====== Passage to read
Good Fences


My last wood screw went into the last board as the rain began to fall.

There had been a steady drizzle, but now the dark ceiling opened up to a torrential downpour. 

I scrambled to put my tools away, slipping in the mud.  It took me a few moments to realize that it was the very last screw in my pouch - the last 3.25 inch construction screw I had.   It took still longer for me to get inside  the warm house and out of my wet clothes, to stand at the window looking at the green gray fields and admire what I had accomplished.

The fence was finished.

It still needed a coat of white stain on the last section, but that would come on a sunny day. My daughters love painting the white stain.

 I love good fences.

I never thought much about fences until we moved out West in 1978. I was Grace's age then and the forest hills and hidden fields seemed vast open wonderlands to me compared to the crowded suburbs of New Jersey. To be sure, we rambled through the wooded swamplands that backed up to our home there, but it nothing like 82 acres of field and forest. 

There was a great hill overlooking the whole property that we would climb in the last hours of a summer day with the night hawks already diving for prey. It was a grand thing to me then, to stand in an open field on the crest of a high hill, counting the white capped mountains as the pink fire of sunset painted the sky. 

The fences were barbed wire, which tears your shirt if you slide under it, and is too unsteady to climb over. Best to have a friend hold the wire for you,  if you want to climb through. Still they seemed few and far between.  We could ride our horses for miles without touching a road by simply finding the gates between properties, and making sure that we closed each gate we opened behind us. 

I never liked barbed wire. It rips the flesh of spooked horses and his hard to see in the trees. 

The fences I loved were at Crosby Stables. White painted rails around the whole property including the arena where Jim Crosby trained his Tennessee Walkers. I remember the mint green barns and the ink-black Schipperke dogs that Jim and Eunice used to keep. Little Tasmania devil dogs that would run and hop up to land on the rump a moving horse that never lost its stride. Jim was an Iowa man who landed out West with the railroad. We would ride over the hill to his place for 4H sometimes and he gave our family invaluable advice on horses when we were just starting out. Crosby Stables was like a microcosm of a Kentucky estate, four rail white fences cutting serenely through rolling hills.
============
====== Data listing
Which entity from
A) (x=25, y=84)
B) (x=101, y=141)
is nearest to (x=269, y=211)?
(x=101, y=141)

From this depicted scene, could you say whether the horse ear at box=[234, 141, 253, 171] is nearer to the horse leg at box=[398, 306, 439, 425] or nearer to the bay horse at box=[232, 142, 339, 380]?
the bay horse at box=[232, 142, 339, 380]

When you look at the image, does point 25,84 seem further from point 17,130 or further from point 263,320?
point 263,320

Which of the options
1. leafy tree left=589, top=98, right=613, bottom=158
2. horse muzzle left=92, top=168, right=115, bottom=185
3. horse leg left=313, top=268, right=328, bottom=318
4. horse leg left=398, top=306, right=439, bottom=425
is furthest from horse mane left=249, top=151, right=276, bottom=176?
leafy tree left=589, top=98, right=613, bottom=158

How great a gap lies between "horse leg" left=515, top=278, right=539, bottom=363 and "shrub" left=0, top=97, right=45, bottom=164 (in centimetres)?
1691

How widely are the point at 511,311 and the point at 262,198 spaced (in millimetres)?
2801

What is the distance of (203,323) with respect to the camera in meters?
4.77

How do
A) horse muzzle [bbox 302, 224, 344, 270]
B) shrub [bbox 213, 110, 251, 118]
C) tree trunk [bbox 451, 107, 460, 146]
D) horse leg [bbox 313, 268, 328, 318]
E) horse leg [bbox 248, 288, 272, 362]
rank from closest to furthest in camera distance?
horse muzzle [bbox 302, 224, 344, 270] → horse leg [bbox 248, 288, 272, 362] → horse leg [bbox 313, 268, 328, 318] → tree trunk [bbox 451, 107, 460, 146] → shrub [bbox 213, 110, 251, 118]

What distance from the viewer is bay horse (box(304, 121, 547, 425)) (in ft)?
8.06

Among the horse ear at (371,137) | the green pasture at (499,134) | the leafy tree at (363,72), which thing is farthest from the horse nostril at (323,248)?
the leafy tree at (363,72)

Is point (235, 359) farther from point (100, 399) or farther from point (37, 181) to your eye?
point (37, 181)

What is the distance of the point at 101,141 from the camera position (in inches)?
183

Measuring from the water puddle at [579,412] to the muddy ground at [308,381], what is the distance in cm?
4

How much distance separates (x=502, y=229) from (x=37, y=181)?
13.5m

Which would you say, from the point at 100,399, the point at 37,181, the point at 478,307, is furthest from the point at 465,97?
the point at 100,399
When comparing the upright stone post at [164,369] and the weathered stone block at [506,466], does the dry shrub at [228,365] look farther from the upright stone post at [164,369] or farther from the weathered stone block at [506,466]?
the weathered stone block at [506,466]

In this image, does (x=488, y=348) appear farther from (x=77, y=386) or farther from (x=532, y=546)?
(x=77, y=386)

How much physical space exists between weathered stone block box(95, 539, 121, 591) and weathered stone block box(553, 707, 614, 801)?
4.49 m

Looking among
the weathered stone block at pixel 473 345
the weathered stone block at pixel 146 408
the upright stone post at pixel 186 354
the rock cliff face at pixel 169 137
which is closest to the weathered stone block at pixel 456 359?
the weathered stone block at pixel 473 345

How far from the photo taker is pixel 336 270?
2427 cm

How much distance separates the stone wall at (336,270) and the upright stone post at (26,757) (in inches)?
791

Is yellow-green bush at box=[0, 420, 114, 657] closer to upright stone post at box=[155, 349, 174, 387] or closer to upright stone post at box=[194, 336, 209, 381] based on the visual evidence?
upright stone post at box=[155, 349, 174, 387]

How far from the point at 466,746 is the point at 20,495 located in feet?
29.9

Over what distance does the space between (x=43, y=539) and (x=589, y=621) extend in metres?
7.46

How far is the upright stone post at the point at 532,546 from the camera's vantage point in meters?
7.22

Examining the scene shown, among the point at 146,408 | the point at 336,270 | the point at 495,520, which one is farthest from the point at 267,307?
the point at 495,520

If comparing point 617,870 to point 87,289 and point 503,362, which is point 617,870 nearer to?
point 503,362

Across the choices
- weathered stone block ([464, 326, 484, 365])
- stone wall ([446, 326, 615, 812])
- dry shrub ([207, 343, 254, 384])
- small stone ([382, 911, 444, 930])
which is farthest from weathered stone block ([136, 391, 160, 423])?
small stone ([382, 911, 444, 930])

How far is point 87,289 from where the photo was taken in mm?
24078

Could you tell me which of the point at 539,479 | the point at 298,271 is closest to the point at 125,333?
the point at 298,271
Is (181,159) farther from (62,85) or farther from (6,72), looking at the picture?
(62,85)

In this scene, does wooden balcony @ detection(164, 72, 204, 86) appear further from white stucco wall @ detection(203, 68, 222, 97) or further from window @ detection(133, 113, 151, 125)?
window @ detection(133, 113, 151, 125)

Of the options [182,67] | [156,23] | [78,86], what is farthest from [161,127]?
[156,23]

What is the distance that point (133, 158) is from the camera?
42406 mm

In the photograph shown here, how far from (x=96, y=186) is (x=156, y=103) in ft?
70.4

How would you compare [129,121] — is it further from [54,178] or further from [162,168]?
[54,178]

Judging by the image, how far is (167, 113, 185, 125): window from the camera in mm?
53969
============
• [Short exercise A]: Render the listing as a two-column CSV with the columns "text" and "answer", covering the span from the line with "What is the distance that" through the end of the listing. Each row should hold one entry's text and its answer, each in a single quoted field with line breaks replaced by spaces.
• [Short exercise B]: Write the next part of the essay on fences, picking up after its last sentence.
The essay on fences has no connection to the listing.

• [Exercise response A]:
text,answer
"What is the distance that point (133, 158) is from the camera?","42406 mm"
"In the photograph shown here, how far from (x=96, y=186) is (x=156, y=103) in ft?","70.4"
"How would you compare [129,121] — is it further from [54,178] or further from [162,168]?","[54,178]"
"Judging by the image, how far is (167, 113, 185, 125): window from the camera in mm?","53969"

• [Exercise response B]:
It is the fences of his idyll that I have tried to recreate here on my little patch of land. 

When we moved in, 22 years ago. The house was in need of attention more than the property so it became our priority. 

 The borders of the land were blackberry bushes with barbed wire buried somewhere underneath. 

When we had time and energy from our busy low-paying just out of college jobs, I hacked at the blackberries with a machete. Year by year cutting away at the invasive plant's empire of thorns. It was cathartic, but my desk job left me too weak to counter it's ever encroaching vines. It took years -- and eventually Hank's excavator -- to clear the last of it. It opened our property up so we could see the open fields beyond. We put in posts -- some dug with auger on the back of the tractor, other's dug by hand -- until finally the bright white-stained rails emerged. 

Just in time for little girls to clamber over them for walks out in the field. 

You see a good fence does more than just keep livestock in. It keeps animals -- and children -- safe. Lindsay and Grace love climbing the fences, or sitting on them and waving to grandpa as he goes by on the tractor. The white brings bright beauty in the dark gray of winter. 
I ripped out the last of the barbed wire a few weeks ago. 

Dug the post holes by hand. A good post hole digger will beat a week at the gym for building upper body muscles. There was a layer of gravel to go through too and some concrete from the old dairy barn that used to be nearby. At times, I was hands and knees pulling up rocks from the holes. 

Of course I never count right when it comes to how many boards I need, and that means another trip into town. No matter. There was a time when we could only afford to do a few sections of the fence at a time.  

Now I can even afford to buy a store-bought gate and latch. Much better than the home made gates that now want for replacing. 

The girls are helping me paint now that the weather has turned. Lindsay is dreaming of horses that will one day lean their heads over the top rail trying to see if there is a treat in her pocket.

As Lindsay and I paint, I tell her to take a step back every now and then and look at her work.

"Why?" she asks.

"So you can look at how far you've come," I tell her.

 "So you can see how much better you've made it by your hard work."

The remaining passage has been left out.